My husband and I are in the planning stages of a new food business venture and need to develop contacts with reps for food service distributors in the Hudson Valley NY area. 
Do any of you have reps that you could recommend to us?
Specifically, we need to buy IQF (individually quick frozen) fruit-cherries, blueberries, apples, strawberries, raspberries, mango chunks etc. 
We also need to contact fresh produce suppliers and dairy suppliers.

Since neither of us have dealt with food service suppliers since we moved from NC we don't have contacts with reputable representatives of these companies. 

In NC, where we were both chefs, we knew who were the good reps and who were not and obviously, threw our business to the ones who were most helpful and consistently supplied the best products and services. Here we are lambs in the woods. 

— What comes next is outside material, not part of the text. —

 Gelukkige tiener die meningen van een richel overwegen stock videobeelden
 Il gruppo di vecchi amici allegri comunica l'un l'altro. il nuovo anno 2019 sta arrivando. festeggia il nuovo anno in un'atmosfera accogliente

I'd really appreciate any advice from chefs in the area.
We are about 55 miles directly north of Manhattan on the Hudson River-15 miles south of Poughkeepsie.


----------



## psycho chef (Feb 1, 2007)

If you want the finest produce, and specialty, hard to find stuff, call Sid Wainer. I will pm you the number. 

The Jansal Valley fruit is the best on the market.


----------



## foodnfoto (Jan 1, 2001)

Thanks for the contact Psycho Chef. The produce they sell is beautiful, but really too high end and pricey for our rather simple concept. 

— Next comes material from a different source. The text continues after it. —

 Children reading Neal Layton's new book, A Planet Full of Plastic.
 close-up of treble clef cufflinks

I'm looking for contacts at places like US Foodservice, Sysco and maybe some smaller wholesale food service distributors.

Don't worry folks, our concept is not any kind of competition for you. It's a completely unique concept to the Eastern US. Right now I'm just in the information gathering stage to support a business plan. 

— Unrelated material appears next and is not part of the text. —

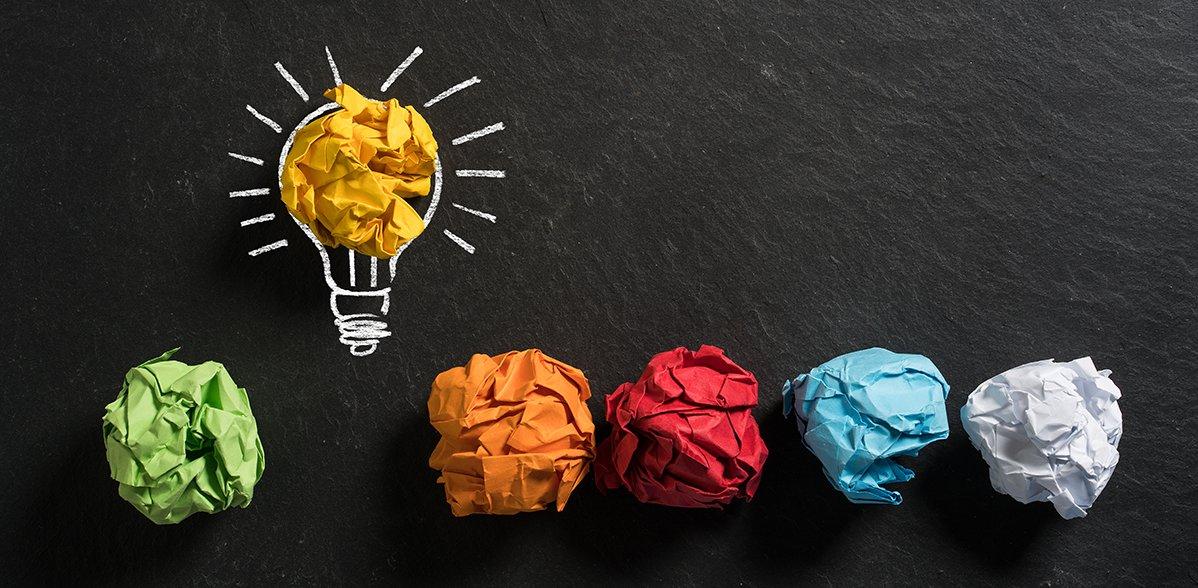 Zerknüllte farbige Papierbälle, die in einer Reihe liegen. Oben darüber ist ein Ball in einer mit Kreide gemalter Glühbirne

It's funny how this stage works, you need information to write a viable business plan to even see if the concept will work, but need to be in business for the wholesalers to even talk to you. Kind of a weird Catch-22.

Is there anyone else willing to share some information here? Pretty please?


----------



## psycho chef (Feb 1, 2007)

O.K. strike one....Here's another, call Irene Pappas at Dairyland. 1-718-842-8700 She can help set you up with a rep in your area. Full service like Sysco and US Foods, but without all the hassle to buy things you don't need. We had _no_ minimum unlike the other two mentioned and the customer service is extraordinary.


----------



## jennylynn (Jun 4, 2008)

Check out Robbin's in New Paltz. I know that they distribute produce to lots of the local restaurants, and their prices were always good. 

Good luck!


----------